Super is a Twisted, Semi-Schizophrenic Cult Classic
10 Years Later, James Gunn’s Super Still Kicks Ass
Super embraces pretty much all the bearings of the “everyman turned superhero” concept; its tropes include the obligatory costumed hero (minus an obligatory tragic origin story), the attractive damsel in distress, a heartless villain, a few henchmen, a young sidekick, and an urban environment torn apart by corruption and crime. Unlike other installments of the sub-genre, however, director James Gunn opts for a darker, weirder, and much more cynical approach. It’s a low-budget movie that continually shifts from comic-book spoof to gritty crime story to mental-health drama. Super is far from the first film to strand a wannabe superhero into the real world, but this send-up of “amateur vigilante movies” has more in common with Peter Stebbings’ Defendor than, say, Kick-Ass.

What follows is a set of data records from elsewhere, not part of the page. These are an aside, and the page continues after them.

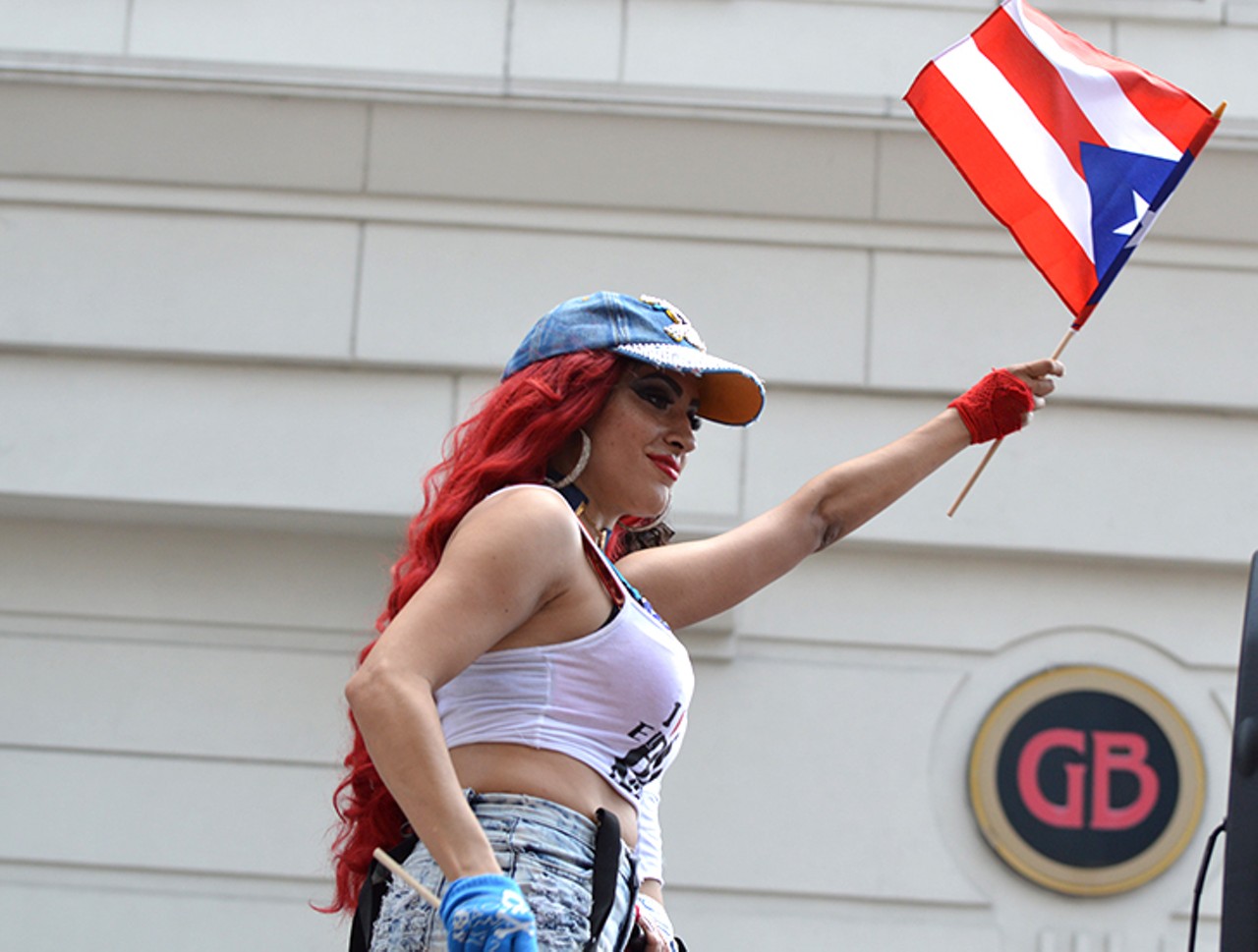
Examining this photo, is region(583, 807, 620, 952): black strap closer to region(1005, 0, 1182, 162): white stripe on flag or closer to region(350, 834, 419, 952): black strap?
region(350, 834, 419, 952): black strap

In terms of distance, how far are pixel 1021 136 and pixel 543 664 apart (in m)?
1.64

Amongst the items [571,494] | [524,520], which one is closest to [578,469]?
[571,494]

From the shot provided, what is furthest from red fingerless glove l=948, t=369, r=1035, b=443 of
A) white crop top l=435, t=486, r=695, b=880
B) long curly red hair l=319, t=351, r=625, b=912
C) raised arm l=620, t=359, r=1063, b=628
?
white crop top l=435, t=486, r=695, b=880

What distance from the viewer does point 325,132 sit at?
559 centimetres

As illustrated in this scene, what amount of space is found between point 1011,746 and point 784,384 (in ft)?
4.91

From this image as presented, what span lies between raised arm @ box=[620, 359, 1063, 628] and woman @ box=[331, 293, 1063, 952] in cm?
1

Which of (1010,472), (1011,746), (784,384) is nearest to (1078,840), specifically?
(1011,746)

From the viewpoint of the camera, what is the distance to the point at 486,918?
181 cm

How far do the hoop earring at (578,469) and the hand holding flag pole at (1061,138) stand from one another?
42.1 inches

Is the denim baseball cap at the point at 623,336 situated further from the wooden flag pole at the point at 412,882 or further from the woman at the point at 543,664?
the wooden flag pole at the point at 412,882

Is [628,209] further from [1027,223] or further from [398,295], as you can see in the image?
[1027,223]

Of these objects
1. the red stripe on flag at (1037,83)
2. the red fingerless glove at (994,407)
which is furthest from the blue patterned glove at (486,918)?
the red stripe on flag at (1037,83)

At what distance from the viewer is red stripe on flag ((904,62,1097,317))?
10.0 feet

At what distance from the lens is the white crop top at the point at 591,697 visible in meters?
2.16
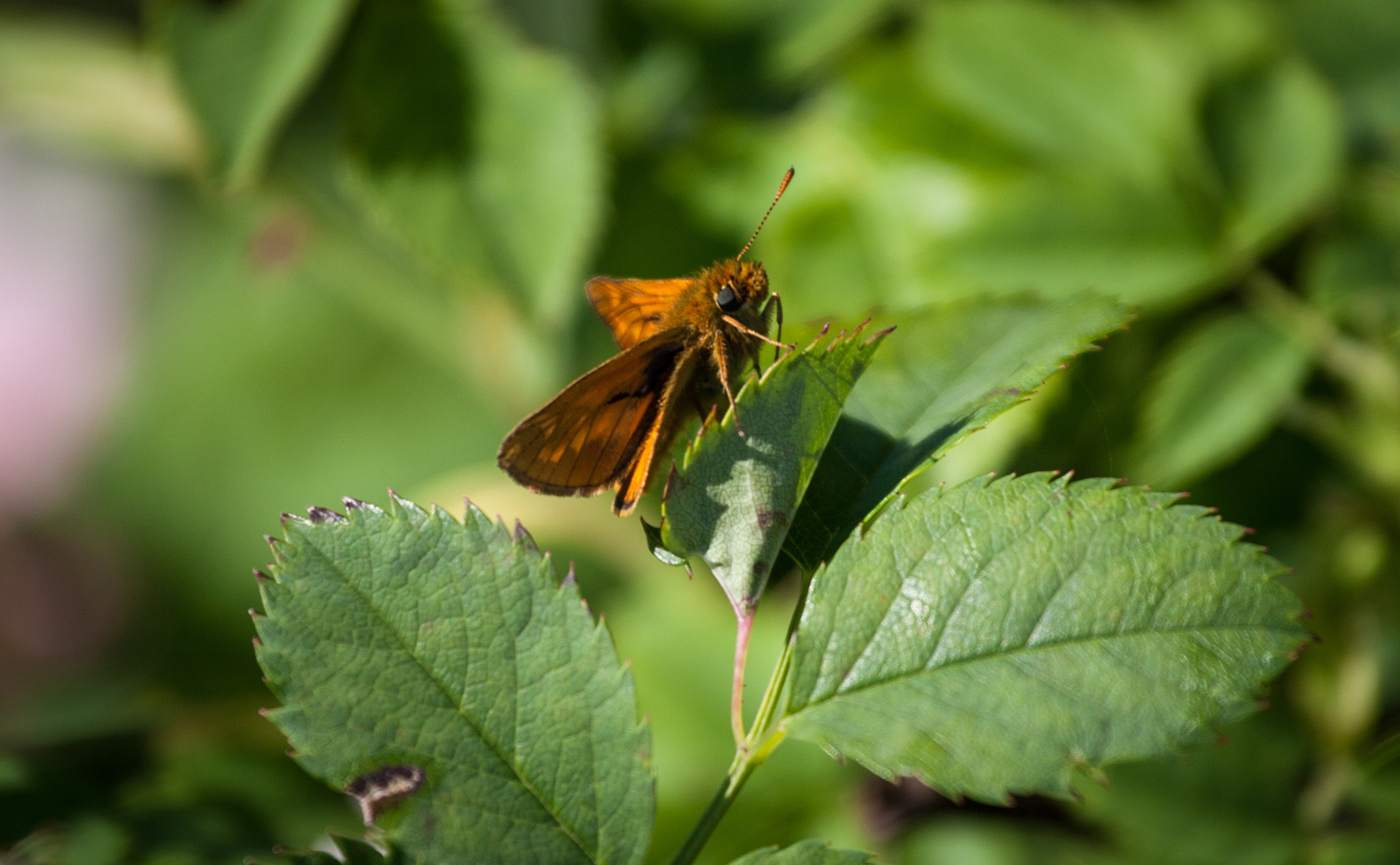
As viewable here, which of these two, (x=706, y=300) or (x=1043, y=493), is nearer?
(x=1043, y=493)

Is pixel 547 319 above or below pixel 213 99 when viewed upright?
below

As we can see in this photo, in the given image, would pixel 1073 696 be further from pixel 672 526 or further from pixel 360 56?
pixel 360 56

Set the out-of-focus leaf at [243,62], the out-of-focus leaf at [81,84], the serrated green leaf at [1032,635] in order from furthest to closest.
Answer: the out-of-focus leaf at [81,84] < the out-of-focus leaf at [243,62] < the serrated green leaf at [1032,635]

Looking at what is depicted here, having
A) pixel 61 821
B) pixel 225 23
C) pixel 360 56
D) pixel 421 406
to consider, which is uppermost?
pixel 225 23

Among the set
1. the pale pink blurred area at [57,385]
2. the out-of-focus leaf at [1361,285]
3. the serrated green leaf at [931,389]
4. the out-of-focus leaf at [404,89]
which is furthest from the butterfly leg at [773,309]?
the pale pink blurred area at [57,385]

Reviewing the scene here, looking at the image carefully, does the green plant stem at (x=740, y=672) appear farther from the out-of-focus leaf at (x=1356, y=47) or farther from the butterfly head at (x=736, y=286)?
the out-of-focus leaf at (x=1356, y=47)

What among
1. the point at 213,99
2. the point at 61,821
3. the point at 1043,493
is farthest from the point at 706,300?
the point at 61,821

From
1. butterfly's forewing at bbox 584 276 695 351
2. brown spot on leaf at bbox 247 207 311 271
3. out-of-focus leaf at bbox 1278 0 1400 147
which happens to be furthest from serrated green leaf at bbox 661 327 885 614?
brown spot on leaf at bbox 247 207 311 271
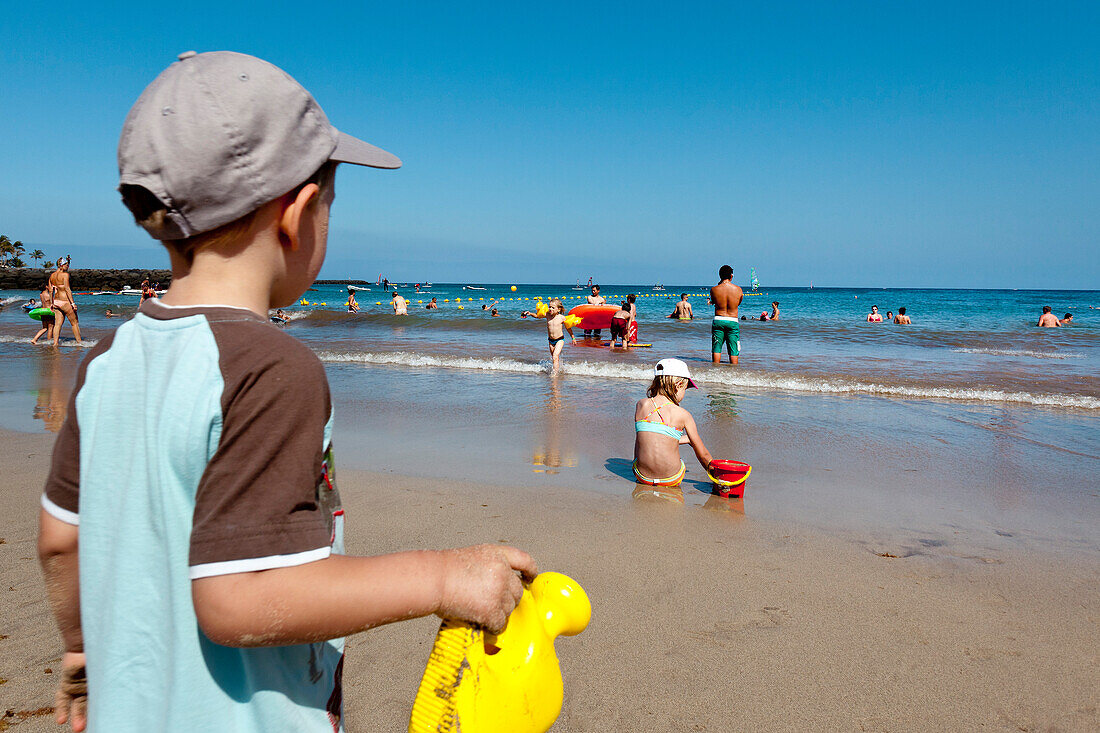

The drama is mostly of the sad-sack variety, brimming with twisted humor. While broad slapstick satires generally don’t cross the line into truly disturbing material, Super dashes far past it and never looks back. The film stars Rainn Wilson as a man who has too long been mistreated by the world around him. He has grown used to insults, personal attacks and mean, hurtful people. After his wife (Liv Tyler) falls under the influence of a drug dealer (Kevin Bacon), the everyday Joe transforms himself into Crimson Bolt, a superhero with the best intentions, but no actual hero skills.
Chock full of extremely graphic, awkward, and messy violence, James Gunn relishes in shocking his audience. At times politically incorrect, Super dives into some dark territory and walks a fine line of potentially offending many viewers. The film constantly shifts between extreme violence, physical comedy, and pathos but Gunn keeps Super at a brisk and entertaining pace. In a film where the tension between silly comedy and poignant drama could have been dicey, the director seems to find a nice balance. The production values are strong especially the opening upbeat animated credit sequence and the insertion of a catholic television series titled “Holy Avenger” that inspires our protagonist to don the superhero costume. However, not everything works. Gunn inserts comic-book-style (Onomatopoeia) text such as BLAM, POW, and SPLAT which feels completely out of place, and at times the musical cues are a bit too cheerful for the dark material he presents.
Super benefits from a fantastic cast, all of whom seem more than willing to dive into Gunn’s madness. Rainn Wilson is excellent in the central role of Frank. His low-key, grounded performance adds an unexpected layer of poignancy when things take a decidedly darker turn. The conviction in his performance is what sells the movie. Unlike Kick-Ass, James Gunn always keeps the film grounded in reality. In fact, Super isn’t so much a movie about a wannabe superhero but rather an unconventional story of how a lonely man in search of personal happiness walks a fine line between superhero and sociopath.
Ellen Page is incredibly funny and downright unhinged as Libby. who later becomes the giddy sidekick Boltie. Page dives into her role with such enthusiasm that her manic love of violence makes Frank seem downright reasonable by comparison. The cast also includes Gregg Henry as a clueless cop, Michael Rooker as an evil henchman, and cameos by Andre Royo (best known as “Bubbles” from The Wire), William Katt a.k.a. The Greatest American Hero, and Troma’s own Lloyd Kaufman.
Not for the faint of heart, the incredible climax (worth the price of admission alone) is a spectacle of bloody violence, and gleeful profanity, sealing Super as a twisted, semi-schizophrenic cult classic. Whether you’re new to the graphic novel game or a seasoned fanboy, you’ll always remember to never butt in line.